Collection Ibériques, 2010 - Traduit par Silvia Baron Supervielle
 

 EXTRAITS
 
Editions José Corti

 

 

 

 

 

 

 

 

 

 

 

 

 

 

 

 

 

Pour lire de façon interrogative

(p.61)  

 


 

 

 

 

 

Tu as vu 

véritablement tu as vu 

la neige les astres les pas feutrés de la brise 

Tu as touché 

pour de vrai tu as touché 

l’assiette le pain le visage de cette femme que tu aimes tant 

Tu as vécu 

comme un coup sur le front 

l’instant le souffle bref la chute la fuite 

Tu as su 

par chaque pore de la peau su 

que tes yeux, tes mains, ton sexe ton cœur tendre 

il fallait les jeter 

il fallait les pleurer 

il fallait à nouveau les inventer.

 

 

 

 

 

 

 

Air du sud

 

(p.80)

 


 

 

 

(…)

 

 

 

Machine de la pampa, quel engrenage de chardons

contre la peau de la paupière, ô crochets de l’ail ivres, 

de chicorées âpres triturées.

La bande furtive coupe le vent en diagonale 

et le profil du moulin 

ouvre entre deux oublis de l’horizon 

un rire de pendu.

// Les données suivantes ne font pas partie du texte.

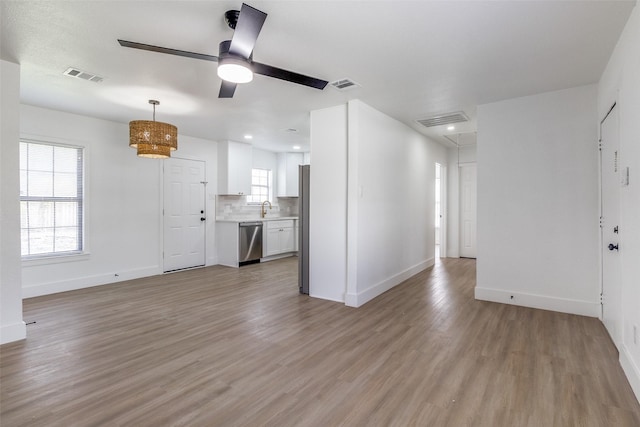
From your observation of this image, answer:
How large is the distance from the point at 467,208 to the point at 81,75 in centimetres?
737

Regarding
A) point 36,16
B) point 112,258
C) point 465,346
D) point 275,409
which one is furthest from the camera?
point 112,258

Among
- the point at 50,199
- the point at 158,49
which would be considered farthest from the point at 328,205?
the point at 50,199

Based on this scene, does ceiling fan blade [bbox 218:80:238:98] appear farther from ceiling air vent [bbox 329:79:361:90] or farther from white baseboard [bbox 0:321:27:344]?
white baseboard [bbox 0:321:27:344]

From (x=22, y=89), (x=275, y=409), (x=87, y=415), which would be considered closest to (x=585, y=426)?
(x=275, y=409)

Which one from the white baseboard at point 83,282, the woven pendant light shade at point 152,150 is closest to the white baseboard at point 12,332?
the white baseboard at point 83,282

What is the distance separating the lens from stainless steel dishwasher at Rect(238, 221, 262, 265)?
21.6ft

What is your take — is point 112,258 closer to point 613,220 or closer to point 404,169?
point 404,169

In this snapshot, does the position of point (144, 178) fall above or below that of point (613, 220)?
above

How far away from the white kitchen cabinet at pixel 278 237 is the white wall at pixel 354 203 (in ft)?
9.68

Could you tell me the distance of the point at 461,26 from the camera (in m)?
2.30

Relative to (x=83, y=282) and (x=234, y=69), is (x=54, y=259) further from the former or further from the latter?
(x=234, y=69)

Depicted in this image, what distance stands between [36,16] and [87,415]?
2.67 meters

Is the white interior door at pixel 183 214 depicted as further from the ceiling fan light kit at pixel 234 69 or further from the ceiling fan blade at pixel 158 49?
the ceiling fan light kit at pixel 234 69

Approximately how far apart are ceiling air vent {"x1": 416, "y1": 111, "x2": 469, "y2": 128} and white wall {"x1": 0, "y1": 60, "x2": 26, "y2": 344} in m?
4.86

Le peuplier gravit 

sa colonne dorée, mais le saule 

connaît mieux le pays, ses cinéraires vertes 

reviennent baiser en silence les bords de l’ombre.

 

 

 

(…)

 

 

 

 

 

 

 

Voyage infini

 

(p.132)

 


 

 

 

(…)

 

 

 

Oui, portulan, l’incendie de l’émeraude,

syrte et fanal d’une entreprise commune

lorsque la bouche navigante embrasse

la mare la plus profonde de ton dos,

 

 

 

suave cannibalisme qui dévore

sa proie en équilibre sur l’abîme, 

ô labyrinthe exact de soi-même 

où la terreur des délices réside,

 

 

 

                        eau pour ton voyageur qui a soif 

                        au bord du lit la lueur veilleuse

                        mène à tes cuisses sa gazelle fluide

                        et enfin la fleur frémit et se déprend.